■ Estratto della pagina

####################

Istituzioni politiche e
soggetti sociali «separati in casa». Hanno attuato una parallela discontinuità:
il governo con il rigore, l’economia e la società con strategie di
riposizionamento. Ma non è ancora scattata la magia dello sviluppo fatto da
governo e popolo.
L'Italia alla prova della
sopravvivenza. Si chiude un anno in cui è stato centrale il problema della
sopravvivenza, che non ha risparmiato nessun soggetto della società,
individuale o collettivo, economico o istituzionale. Sono entrati in gioco
«fenomeni enormi» (la speculazione internazionale, la crisi dell’euro,
l’impotenza dell’apparato europeo, la modifica degli assetti geopolitici
internazionali), ci sono piovuti addosso «eventi estremi» (la dinamica dello
spread e il pericolo di default) e abbiamo vissuto la «crisi delle sedi della
sovranità», esautorate dall'impersonale potere dei mercati (nessuno, in Italia
e altrove, è stato in grado di esercitare un’adeguata reattività decisionale).
Ci siamo così ritrovati inermi, in una «immunodeficienza tanto inattesa quanto
pericolosa», con le preoccupazioni della classe di governo, le drammatizzazioni
dei media, le inquietudini popolari.

####################

■ Materiale
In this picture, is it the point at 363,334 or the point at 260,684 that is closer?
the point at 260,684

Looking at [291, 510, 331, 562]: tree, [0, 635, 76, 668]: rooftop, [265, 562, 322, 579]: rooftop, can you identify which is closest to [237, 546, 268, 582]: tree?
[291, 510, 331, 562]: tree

####################

■ Compiti
1. Quali «eventi estremi» ci sono piovuti addosso secondo l'estratto della pagina?
2. Sostituisci "preoccupazioni" con "apprensioni" nel passo dell'estratto della pagina tra "Ci siamo così" e "le inquietudini popolari.", estremi inclusi, e riscrivi il passo.

■ Soluzioni
1. La dinamica dello spread e il pericolo di default.

2.
Ci siamo così ritrovati inermi, in una «immunodeficienza tanto inattesa quanto
pericolosa», con le apprensioni della classe di governo, le drammatizzazioni
dei media, le inquietudini popolari.